*Görev 1*
Mevsimsel beslenme metninde "Kuzey yarım kürede" sözlerinden başlayıp "açısından oldukça önemli." sözleri de dahil olmak üzere uzanan kısmı kelimesi kelimesine aktarınız.
*Görev 2*
Mevsimsel beslenme metnini, son cümlesinin ardından gelecek şekilde kaldığı yerden sürdürünüz.

*Seçilmiş Bölüm*
——————
X

İlkbahar meyve ve sebzeleri & mevsimsel beslenme: İlkbaharda ne yiyelim?

İlkbahar mevsiminin başlangıcı olan 21 Mart ekinoksu ve ardından gelen bahar sezonu, doğanın yeniden uyanışına şahitlik ettiğimiz, bitkilerin ve ağaçların güneşle yeniden hayat bulmaya başladığı, eşsiz güzellikteki manzaraları hayranlıkla izlediğimiz, ağaçlarda açan tomurcuklarla ve çiçeklerle yılın en umut verici zamanlarından biri. İlkbahar meyve ve sebzeleri ise bu sezonun hiç tartışmasız en sevilenleri!

Kuzey yarım kürede bahçelerimizi yeniden düzenlemek ve yeni bitkiler yetiştirmeye başlamak için en verimli mevsim olan ilkbahar, meyve ve sebze çeşitliliği açısından da oldukça bereketli bir zaman dilimi. Güneşin, yağmurun ve toprağın muhteşem birlikteliği sadece hayranlıkla izlediğimiz manzaraları değil sofralarımızı da binbir renk ve çeşitlilikle donatıyor. 

Mevsimsel beslenme neden önemli?

Bu başlığı okuduğunuzda ‘Her yiyeceği her mevsim bulabilme imkanına sahipken, neden mevsimini bekleyeyim?’ sorusunu sormuş olabilirsiniz. Ancak her besini doğanın kendi hızında, kendi kaynaklarını kullanarak büyüttüğü zamanlarda tüketmek hem kendi beden sağlığınızın hem de bedeninizin ayrılmaz bir parçası olan çevrenin ve doğanın korunması açısından oldukça önemli.
——————
*Mevcut Veriler*

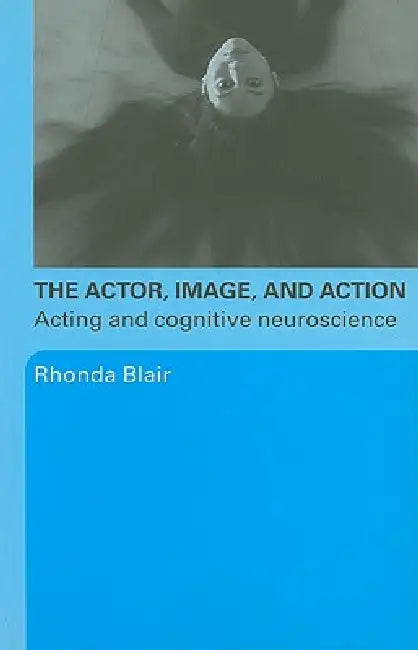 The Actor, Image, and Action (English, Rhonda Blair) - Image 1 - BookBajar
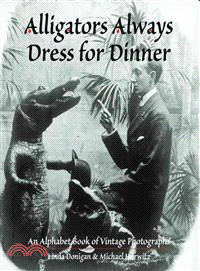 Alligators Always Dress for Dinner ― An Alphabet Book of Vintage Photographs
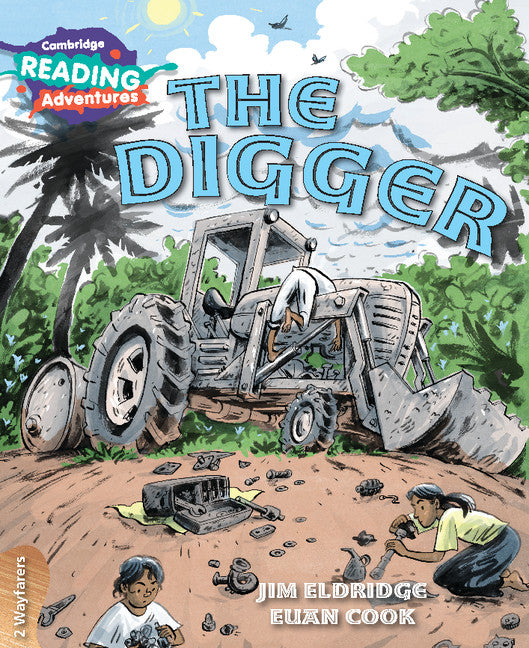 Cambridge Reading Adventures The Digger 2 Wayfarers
——————
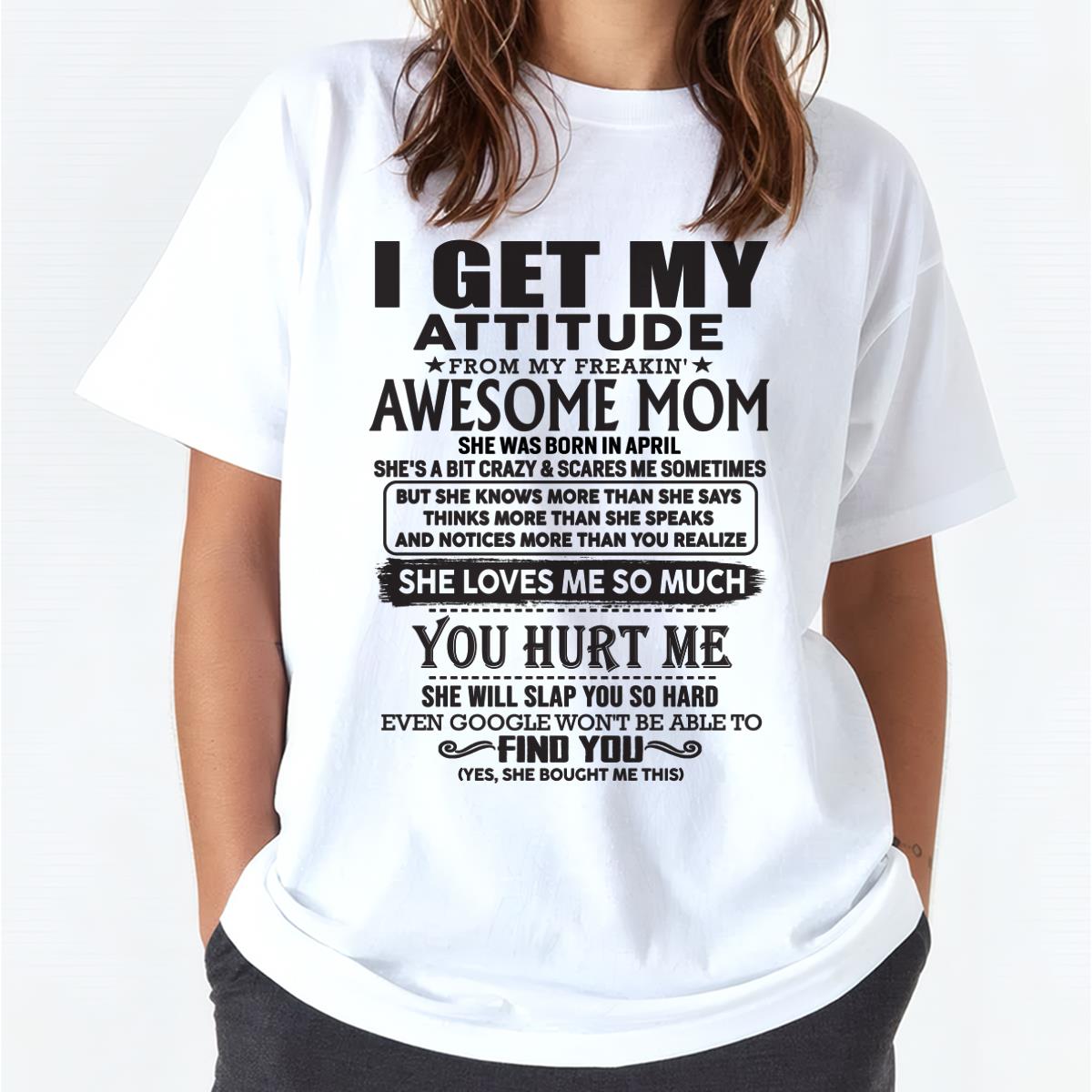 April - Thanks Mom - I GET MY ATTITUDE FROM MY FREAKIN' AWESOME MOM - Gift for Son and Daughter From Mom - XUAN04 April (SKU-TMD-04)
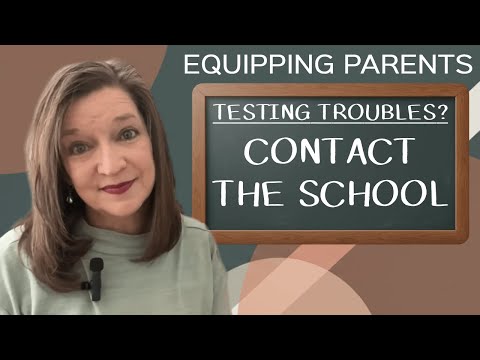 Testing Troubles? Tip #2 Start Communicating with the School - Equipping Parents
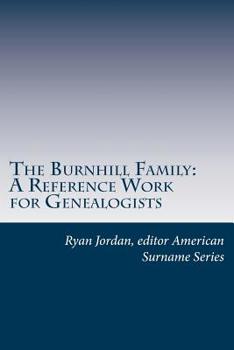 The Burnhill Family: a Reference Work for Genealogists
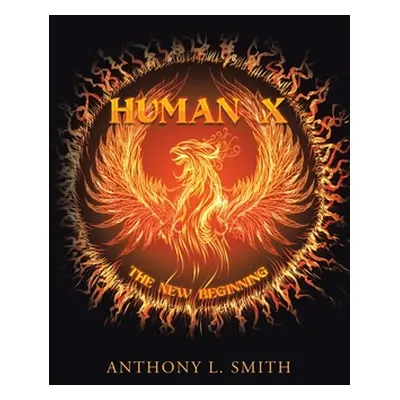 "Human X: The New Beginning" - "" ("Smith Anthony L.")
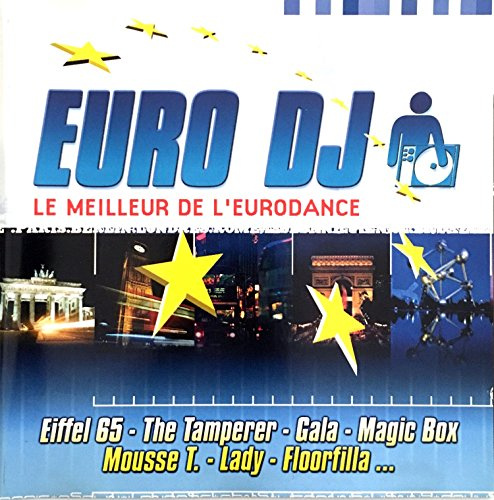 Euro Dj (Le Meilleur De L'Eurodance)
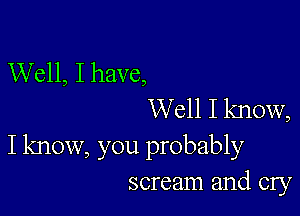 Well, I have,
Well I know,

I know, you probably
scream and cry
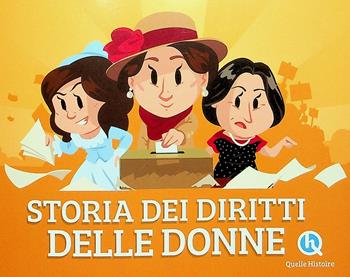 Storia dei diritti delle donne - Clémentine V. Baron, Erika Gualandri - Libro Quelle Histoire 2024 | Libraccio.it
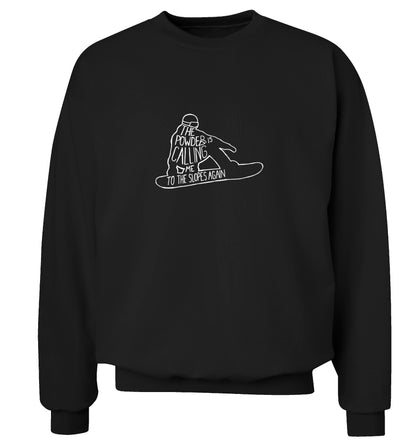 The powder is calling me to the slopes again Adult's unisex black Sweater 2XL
——————
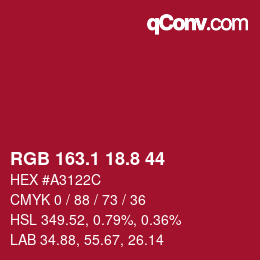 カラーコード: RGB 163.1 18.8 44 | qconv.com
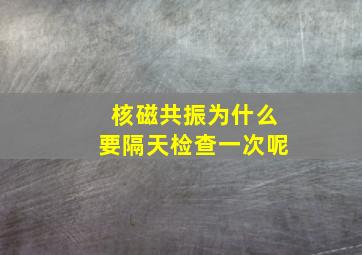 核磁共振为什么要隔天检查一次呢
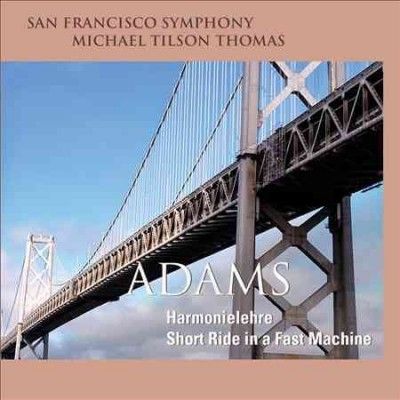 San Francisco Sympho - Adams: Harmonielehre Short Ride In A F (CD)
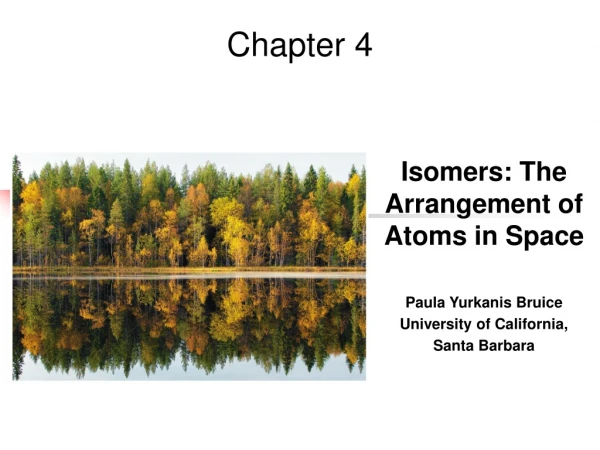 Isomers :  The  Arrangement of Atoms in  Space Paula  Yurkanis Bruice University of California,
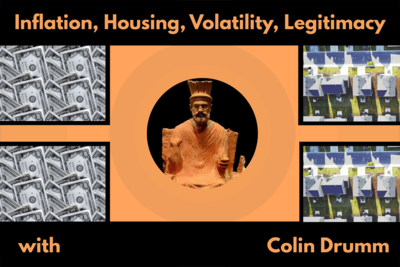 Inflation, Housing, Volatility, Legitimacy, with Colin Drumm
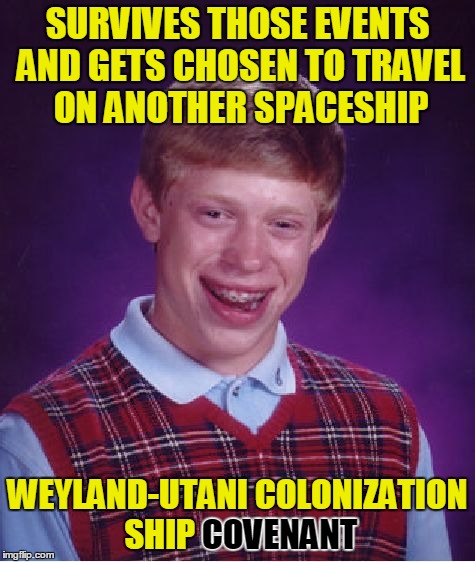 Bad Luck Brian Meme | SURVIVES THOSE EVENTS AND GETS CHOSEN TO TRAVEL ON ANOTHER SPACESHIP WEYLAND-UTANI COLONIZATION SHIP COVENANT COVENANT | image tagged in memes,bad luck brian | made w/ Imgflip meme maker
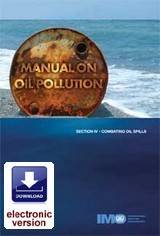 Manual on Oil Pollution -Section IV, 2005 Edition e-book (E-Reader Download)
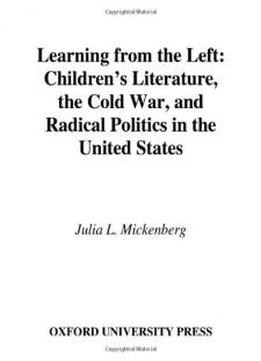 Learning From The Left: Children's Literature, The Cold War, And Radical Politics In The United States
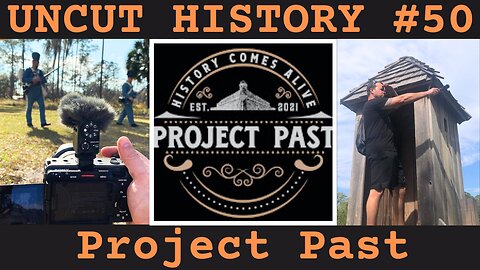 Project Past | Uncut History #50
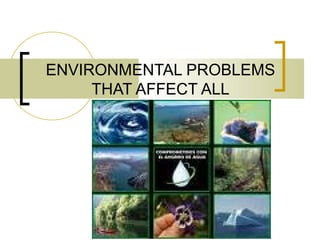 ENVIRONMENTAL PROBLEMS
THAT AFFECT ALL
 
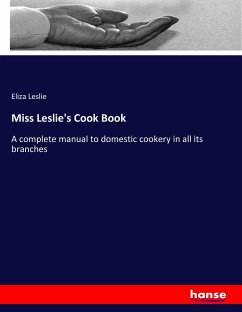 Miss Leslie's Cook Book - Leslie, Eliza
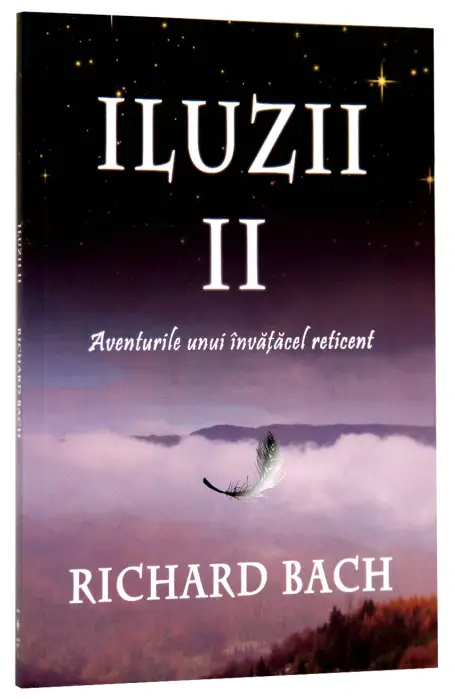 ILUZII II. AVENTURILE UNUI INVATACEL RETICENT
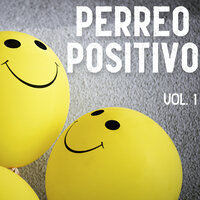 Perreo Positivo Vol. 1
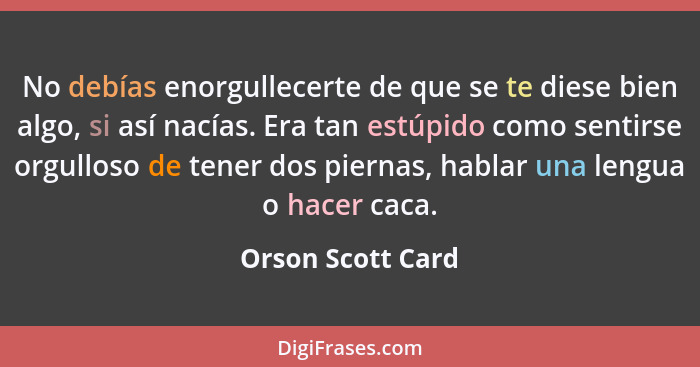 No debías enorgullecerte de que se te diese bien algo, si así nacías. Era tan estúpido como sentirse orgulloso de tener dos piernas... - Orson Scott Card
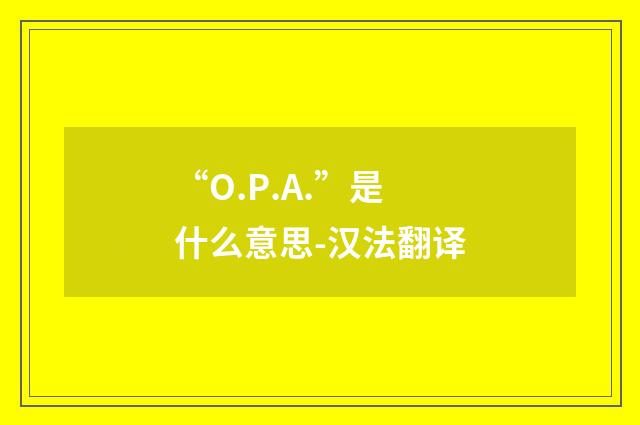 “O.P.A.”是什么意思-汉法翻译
——————
*Cevap Alanı 1*
Kuzey yarım kürede bahçelerimizi yeniden düzenlemek ve yeni bitkiler yetiştirmeye başlamak için en verimli mevsim olan ilkbahar, meyve ve sebze çeşitliliği açısından da oldukça bereketli bir zaman dilimi. Güneşin, yağmurun ve toprağın muhteşem birlikteliği sadece hayranlıkla izlediğimiz manzaraları değil sofralarımızı da binbir renk ve çeşitlilikle donatıyor. 

Mevsimsel beslenme neden önemli?

Bu başlığı okuduğunuzda ‘Her yiyeceği her mevsim bulabilme imkanına sahipken, neden mevsimini bekleyeyim?’ sorusunu sormuş olabilirsiniz. Ancak her besini doğanın kendi hızında, kendi kaynaklarını kullanarak büyüttüğü zamanlarda tüketmek hem kendi beden sağlığınızın hem de bedeninizin ayrılmaz bir parçası olan çevrenin ve doğanın korunması açısından oldukça önemli.

*Cevap Alanı 2*
Evet; süpermarketlerde, manavda, hatta çoğunluklu olarak yerel üreticilerin ürünlerini gördüğümüz pazarlarda bile artık aradığımız tüm meyve, sebze ve balıkları mevsimi dışında da bulabiliyoruz. Ancak bundan çok değil, sadece 20 yıl öncesine kadar yiyecekleri yetiştiği mevsim dışında bulabilmek bu kadar kolay değildi. Hangi meyvelerin ve sebzelerin soframızda olacağı bizim seçimimizden çok, mevsimin ve doğanın şartlarına bağlıydı. Günümüzde gelişen tarım teknolojileri, lojistik imkanların daha iyi olması, yetiştirme ve ulaştırma aşamasında bozulmayı önlemek ve tazeliği korumak adına özel koruyucu ve kimyasalların kullanılması nedeniyle yılın her mevsiminde, hemen hemen her meyve ve sebzeye ulaşabilmek mümkün hale geldi. Ancak her besini her mevsim tüketebilmek damak tadımız açısından bir nebze doyurucu olsa da, beslenme değerlerinden faydalanmak konusunda ne yazık ki o kadar şanslı değiliz.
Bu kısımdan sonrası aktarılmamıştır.